Fue allí donde tuvo lugar el nostálgico reencuentro con mis libros tras un lustro sin verlos. Un sencillo instante de enaltecimiento a la acumulación efímera de papel que consiguió arrugarme el corazón literario rememorando las aventuras vividas juntos y los días singulares que me hice con ellos para integrarlos a mi colección. Así, sin dudarlo ni un momento, me puse en la diligente labor de limpiarles el polvo uno por uno, organizarlos por autor, editorial y colección hasta que, poco a poco, las estanterías de la nueva biblioteca pasaron del caos de la improvisación errática a la hermosura intrínseca de unos anaqueles bien catalogados. Una fantasía TOC que me hizo entender la intimidad materialista que se oculta tras el sencillo acto de organizar tus ejemplares en la soledad y el silencio de las horas que pasan.
━━━
EJERCICIO BREVE 1:
Repite el pasaje del fragmento sobre los libros que va desde "Fue allí donde" hasta "horas que pasan.", sin cambiar nada.

REGISTROS DADOS:
━━━
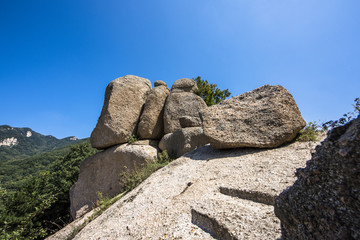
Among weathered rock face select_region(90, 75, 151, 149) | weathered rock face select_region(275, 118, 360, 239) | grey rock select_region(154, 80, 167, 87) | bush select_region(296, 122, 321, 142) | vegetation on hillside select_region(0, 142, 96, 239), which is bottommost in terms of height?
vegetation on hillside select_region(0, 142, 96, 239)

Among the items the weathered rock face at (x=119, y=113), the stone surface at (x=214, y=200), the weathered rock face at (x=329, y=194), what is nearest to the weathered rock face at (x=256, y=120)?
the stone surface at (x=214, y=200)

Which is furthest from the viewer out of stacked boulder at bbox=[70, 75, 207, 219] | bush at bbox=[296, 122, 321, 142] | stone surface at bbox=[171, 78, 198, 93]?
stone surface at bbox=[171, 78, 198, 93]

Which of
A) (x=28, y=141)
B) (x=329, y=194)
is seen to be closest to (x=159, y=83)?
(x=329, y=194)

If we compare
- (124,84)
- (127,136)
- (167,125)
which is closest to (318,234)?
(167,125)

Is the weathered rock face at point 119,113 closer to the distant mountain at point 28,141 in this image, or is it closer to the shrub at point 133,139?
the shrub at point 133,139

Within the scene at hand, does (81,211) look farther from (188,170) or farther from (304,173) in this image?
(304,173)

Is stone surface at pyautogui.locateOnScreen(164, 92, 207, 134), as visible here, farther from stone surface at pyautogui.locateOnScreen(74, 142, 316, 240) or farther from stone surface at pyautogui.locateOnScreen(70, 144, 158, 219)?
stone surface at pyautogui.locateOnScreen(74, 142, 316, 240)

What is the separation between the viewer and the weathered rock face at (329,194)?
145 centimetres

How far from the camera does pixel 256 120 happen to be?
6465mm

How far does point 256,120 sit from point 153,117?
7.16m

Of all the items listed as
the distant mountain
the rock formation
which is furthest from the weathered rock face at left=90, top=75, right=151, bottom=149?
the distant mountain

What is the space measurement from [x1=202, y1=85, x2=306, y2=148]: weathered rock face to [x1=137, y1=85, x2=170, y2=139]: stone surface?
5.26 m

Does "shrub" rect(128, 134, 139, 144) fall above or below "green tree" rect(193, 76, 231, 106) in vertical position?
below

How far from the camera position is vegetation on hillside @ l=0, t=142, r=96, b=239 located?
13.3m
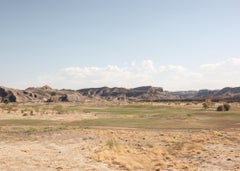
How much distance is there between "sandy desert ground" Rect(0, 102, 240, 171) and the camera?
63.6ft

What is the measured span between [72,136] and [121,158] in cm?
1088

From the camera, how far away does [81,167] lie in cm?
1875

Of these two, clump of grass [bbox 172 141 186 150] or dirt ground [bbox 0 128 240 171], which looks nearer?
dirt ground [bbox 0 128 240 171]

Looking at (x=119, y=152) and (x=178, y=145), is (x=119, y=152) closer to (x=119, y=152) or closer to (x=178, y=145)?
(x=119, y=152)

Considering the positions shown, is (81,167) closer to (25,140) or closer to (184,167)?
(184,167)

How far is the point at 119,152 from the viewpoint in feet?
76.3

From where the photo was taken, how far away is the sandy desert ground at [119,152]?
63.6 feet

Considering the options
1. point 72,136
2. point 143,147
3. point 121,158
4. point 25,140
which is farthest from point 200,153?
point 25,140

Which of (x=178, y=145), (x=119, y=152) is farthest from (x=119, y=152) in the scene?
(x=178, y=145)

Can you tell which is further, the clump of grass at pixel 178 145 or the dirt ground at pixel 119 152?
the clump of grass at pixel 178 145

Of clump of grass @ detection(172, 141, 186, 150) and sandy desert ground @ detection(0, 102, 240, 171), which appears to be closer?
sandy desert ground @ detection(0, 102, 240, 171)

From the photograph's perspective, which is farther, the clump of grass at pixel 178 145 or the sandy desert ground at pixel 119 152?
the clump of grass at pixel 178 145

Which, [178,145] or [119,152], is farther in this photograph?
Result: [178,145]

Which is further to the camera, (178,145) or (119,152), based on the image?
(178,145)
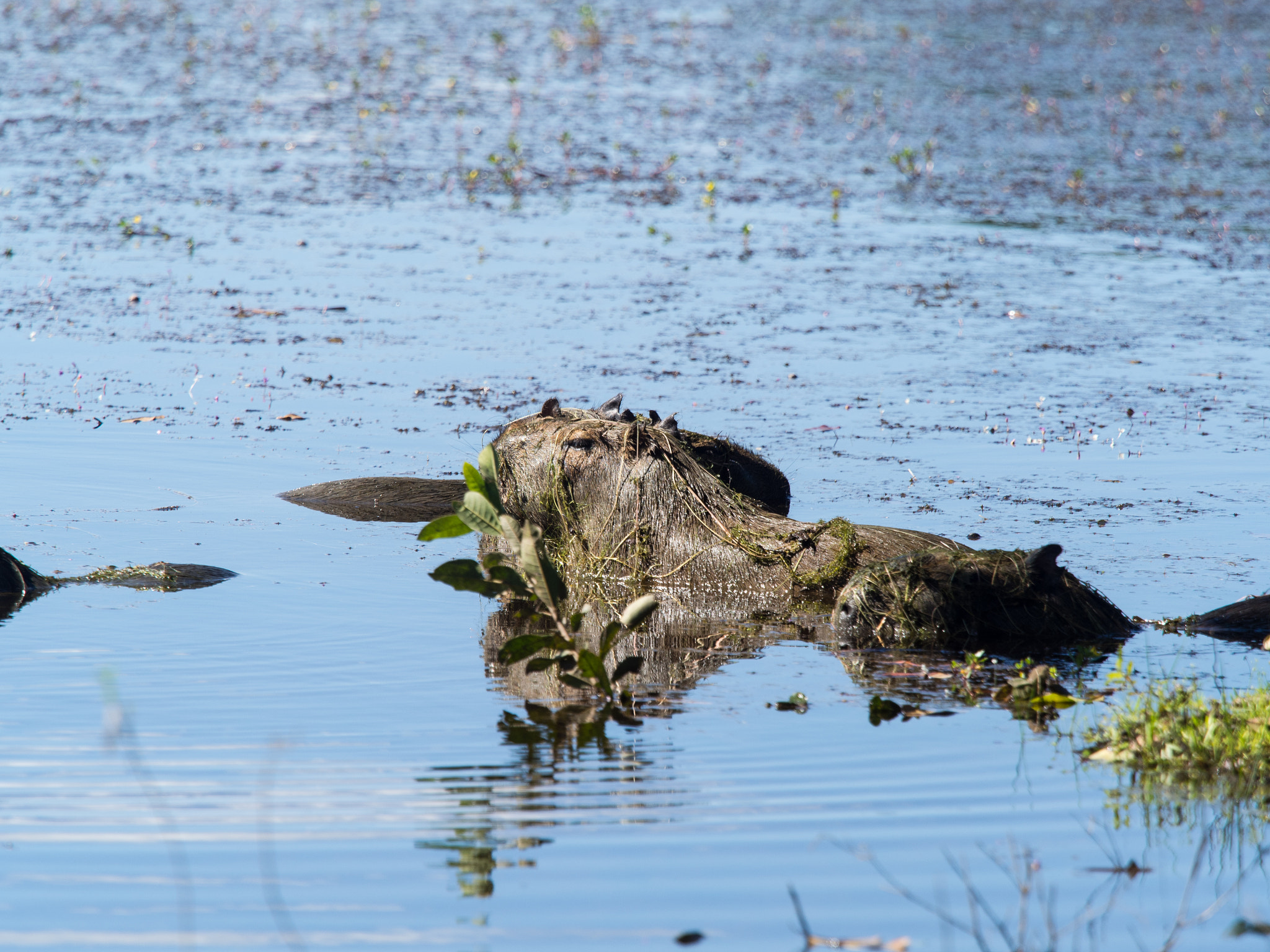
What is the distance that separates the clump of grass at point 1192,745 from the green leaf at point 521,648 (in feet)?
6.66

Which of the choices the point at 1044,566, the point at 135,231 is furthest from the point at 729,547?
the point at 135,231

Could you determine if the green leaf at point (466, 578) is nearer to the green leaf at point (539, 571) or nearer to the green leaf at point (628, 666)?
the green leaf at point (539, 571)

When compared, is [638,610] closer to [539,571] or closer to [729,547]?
━━━
EJERCICIO BREVE 2:
Localiza en los registros cada línea donde aparece la palabra "image" y cópiala tal cual.

SOLUCIÓN 1:
Fue allí donde tuvo lugar el nostálgico reencuentro con mis libros tras un lustro sin verlos. Un sencillo instante de enaltecimiento a la acumulación efímera de papel que consiguió arrugarme el corazón literario rememorando las aventuras vividas juntos y los días singulares que me hice con ellos para integrarlos a mi colección. Así, sin dudarlo ni un momento, me puse en la diligente labor de limpiarles el polvo uno por uno, organizarlos por autor, editorial y colección hasta que, poco a poco, las estanterías de la nueva biblioteca pasaron del caos de la improvisación errática a la hermosura intrínseca de unos anaqueles bien catalogados. Una fantasía TOC que me hizo entender la intimidad materialista que se oculta tras el sencillo acto de organizar tus ejemplares en la soledad y el silencio de las horas que pasan.

SOLUCIÓN 2:
Is the weathered rock face at point 119,113 closer to the distant mountain at point 28,141 in this image, or is it closer to the shrub at point 133,139?
Within the scene at hand, does (81,211) look farther from (188,170) or farther from (304,173) in this image?
Which is further to the camera, (178,145) or (119,152), based on the image?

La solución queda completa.